▶ **Exercise**
Print all of the records below again without a single difference.

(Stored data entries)
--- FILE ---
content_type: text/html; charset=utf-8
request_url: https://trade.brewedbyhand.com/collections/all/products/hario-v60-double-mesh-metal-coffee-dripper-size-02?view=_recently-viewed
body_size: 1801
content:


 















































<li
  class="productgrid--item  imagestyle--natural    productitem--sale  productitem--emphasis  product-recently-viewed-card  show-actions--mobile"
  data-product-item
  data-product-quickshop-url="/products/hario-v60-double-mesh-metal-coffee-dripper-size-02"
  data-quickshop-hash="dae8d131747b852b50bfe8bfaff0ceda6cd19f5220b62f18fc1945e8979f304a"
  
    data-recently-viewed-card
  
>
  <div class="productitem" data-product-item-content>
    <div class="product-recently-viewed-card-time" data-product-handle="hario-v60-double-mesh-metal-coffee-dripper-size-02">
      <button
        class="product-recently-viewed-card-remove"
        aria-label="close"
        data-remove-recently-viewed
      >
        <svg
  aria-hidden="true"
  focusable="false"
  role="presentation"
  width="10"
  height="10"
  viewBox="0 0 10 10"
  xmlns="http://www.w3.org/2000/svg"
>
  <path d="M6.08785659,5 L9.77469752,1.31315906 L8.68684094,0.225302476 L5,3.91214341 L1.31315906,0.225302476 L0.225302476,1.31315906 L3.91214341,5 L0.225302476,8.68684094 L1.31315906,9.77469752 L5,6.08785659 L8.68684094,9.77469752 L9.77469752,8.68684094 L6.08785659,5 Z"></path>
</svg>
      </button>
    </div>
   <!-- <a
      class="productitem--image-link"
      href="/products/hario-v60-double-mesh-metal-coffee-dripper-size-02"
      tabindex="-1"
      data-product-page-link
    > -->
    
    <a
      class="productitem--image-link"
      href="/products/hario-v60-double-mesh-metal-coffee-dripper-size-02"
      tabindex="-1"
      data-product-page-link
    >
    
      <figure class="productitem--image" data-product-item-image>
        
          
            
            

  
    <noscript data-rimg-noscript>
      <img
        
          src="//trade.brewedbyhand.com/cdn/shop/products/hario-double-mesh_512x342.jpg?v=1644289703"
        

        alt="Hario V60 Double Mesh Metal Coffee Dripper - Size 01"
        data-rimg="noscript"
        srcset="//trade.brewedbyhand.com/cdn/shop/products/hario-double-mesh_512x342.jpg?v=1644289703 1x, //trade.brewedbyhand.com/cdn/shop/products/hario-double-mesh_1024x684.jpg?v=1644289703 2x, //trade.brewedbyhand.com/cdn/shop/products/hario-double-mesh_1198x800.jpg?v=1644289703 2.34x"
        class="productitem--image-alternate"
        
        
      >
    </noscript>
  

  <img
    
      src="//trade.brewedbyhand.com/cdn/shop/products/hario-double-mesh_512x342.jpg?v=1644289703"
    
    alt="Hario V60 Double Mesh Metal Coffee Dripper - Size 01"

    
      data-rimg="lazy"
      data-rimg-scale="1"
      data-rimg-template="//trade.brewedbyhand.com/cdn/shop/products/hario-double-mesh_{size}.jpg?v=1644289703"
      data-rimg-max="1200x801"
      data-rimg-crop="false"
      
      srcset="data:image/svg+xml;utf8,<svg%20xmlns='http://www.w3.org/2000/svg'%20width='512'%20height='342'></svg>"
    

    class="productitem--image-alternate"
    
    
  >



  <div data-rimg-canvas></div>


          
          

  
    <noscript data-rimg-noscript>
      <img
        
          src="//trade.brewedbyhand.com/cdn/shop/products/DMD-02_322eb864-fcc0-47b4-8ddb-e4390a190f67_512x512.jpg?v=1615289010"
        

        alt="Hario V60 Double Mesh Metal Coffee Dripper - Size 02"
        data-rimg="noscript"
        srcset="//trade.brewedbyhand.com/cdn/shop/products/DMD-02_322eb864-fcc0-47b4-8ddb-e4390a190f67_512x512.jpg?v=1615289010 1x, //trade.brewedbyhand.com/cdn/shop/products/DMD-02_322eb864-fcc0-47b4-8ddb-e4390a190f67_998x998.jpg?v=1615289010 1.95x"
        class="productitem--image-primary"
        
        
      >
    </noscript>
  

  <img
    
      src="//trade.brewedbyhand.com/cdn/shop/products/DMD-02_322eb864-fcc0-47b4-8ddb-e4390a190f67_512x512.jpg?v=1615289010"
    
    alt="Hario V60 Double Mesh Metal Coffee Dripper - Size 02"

▶ **Solution to this exercise**
--- FILE ---
content_type: text/html; charset=utf-8
request_url: https://trade.brewedbyhand.com/collections/all/products/hario-v60-double-mesh-metal-coffee-dripper-size-02?view=_recently-viewed
body_size: 1801
content:


 















































<li
  class="productgrid--item  imagestyle--natural    productitem--sale  productitem--emphasis  product-recently-viewed-card  show-actions--mobile"
  data-product-item
  data-product-quickshop-url="/products/hario-v60-double-mesh-metal-coffee-dripper-size-02"
  data-quickshop-hash="dae8d131747b852b50bfe8bfaff0ceda6cd19f5220b62f18fc1945e8979f304a"
  
    data-recently-viewed-card
  
>
  <div class="productitem" data-product-item-content>
    <div class="product-recently-viewed-card-time" data-product-handle="hario-v60-double-mesh-metal-coffee-dripper-size-02">
      <button
        class="product-recently-viewed-card-remove"
        aria-label="close"
        data-remove-recently-viewed
      >
        <svg
  aria-hidden="true"
  focusable="false"
  role="presentation"
  width="10"
  height="10"
  viewBox="0 0 10 10"
  xmlns="http://www.w3.org/2000/svg"
>
  <path d="M6.08785659,5 L9.77469752,1.31315906 L8.68684094,0.225302476 L5,3.91214341 L1.31315906,0.225302476 L0.225302476,1.31315906 L3.91214341,5 L0.225302476,8.68684094 L1.31315906,9.77469752 L5,6.08785659 L8.68684094,9.77469752 L9.77469752,8.68684094 L6.08785659,5 Z"></path>
</svg>
      </button>
    </div>
   <!-- <a
      class="productitem--image-link"
      href="/products/hario-v60-double-mesh-metal-coffee-dripper-size-02"
      tabindex="-1"
      data-product-page-link
    > -->
    
    <a
      class="productitem--image-link"
      href="/products/hario-v60-double-mesh-metal-coffee-dripper-size-02"
      tabindex="-1"
      data-product-page-link
    >
    
      <figure class="productitem--image" data-product-item-image>
        
          
            
            

  
    <noscript data-rimg-noscript>
      <img
        
          src="//trade.brewedbyhand.com/cdn/shop/products/hario-double-mesh_512x342.jpg?v=1644289703"
        

        alt="Hario V60 Double Mesh Metal Coffee Dripper - Size 01"
        data-rimg="noscript"
        srcset="//trade.brewedbyhand.com/cdn/shop/products/hario-double-mesh_512x342.jpg?v=1644289703 1x, //trade.brewedbyhand.com/cdn/shop/products/hario-double-mesh_1024x684.jpg?v=1644289703 2x, //trade.brewedbyhand.com/cdn/shop/products/hario-double-mesh_1198x800.jpg?v=1644289703 2.34x"
        class="productitem--image-alternate"
        
        
      >
    </noscript>
  

  <img
    
      src="//trade.brewedbyhand.com/cdn/shop/products/hario-double-mesh_512x342.jpg?v=1644289703"
    
    alt="Hario V60 Double Mesh Metal Coffee Dripper - Size 01"

    
      data-rimg="lazy"
      data-rimg-scale="1"
      data-rimg-template="//trade.brewedbyhand.com/cdn/shop/products/hario-double-mesh_{size}.jpg?v=1644289703"
      data-rimg-max="1200x801"
      data-rimg-crop="false"
      
      srcset="data:image/svg+xml;utf8,<svg%20xmlns='http://www.w3.org/2000/svg'%20width='512'%20height='342'></svg>"
    

    class="productitem--image-alternate"
    
    
  >



  <div data-rimg-canvas></div>


          
          

  
    <noscript data-rimg-noscript>
      <img
        
          src="//trade.brewedbyhand.com/cdn/shop/products/DMD-02_322eb864-fcc0-47b4-8ddb-e4390a190f67_512x512.jpg?v=1615289010"
        

        alt="Hario V60 Double Mesh Metal Coffee Dripper - Size 02"
        data-rimg="noscript"
        srcset="//trade.brewedbyhand.com/cdn/shop/products/DMD-02_322eb864-fcc0-47b4-8ddb-e4390a190f67_512x512.jpg?v=1615289010 1x, //trade.brewedbyhand.com/cdn/shop/products/DMD-02_322eb864-fcc0-47b4-8ddb-e4390a190f67_998x998.jpg?v=1615289010 1.95x"
        class="productitem--image-primary"
        
        
      >
    </noscript>
  

  <img
    
      src="//trade.brewedbyhand.com/cdn/shop/products/DMD-02_322eb864-fcc0-47b4-8ddb-e4390a190f67_512x512.jpg?v=1615289010"
    
    alt="Hario V60 Double Mesh Metal Coffee Dripper - Size 02"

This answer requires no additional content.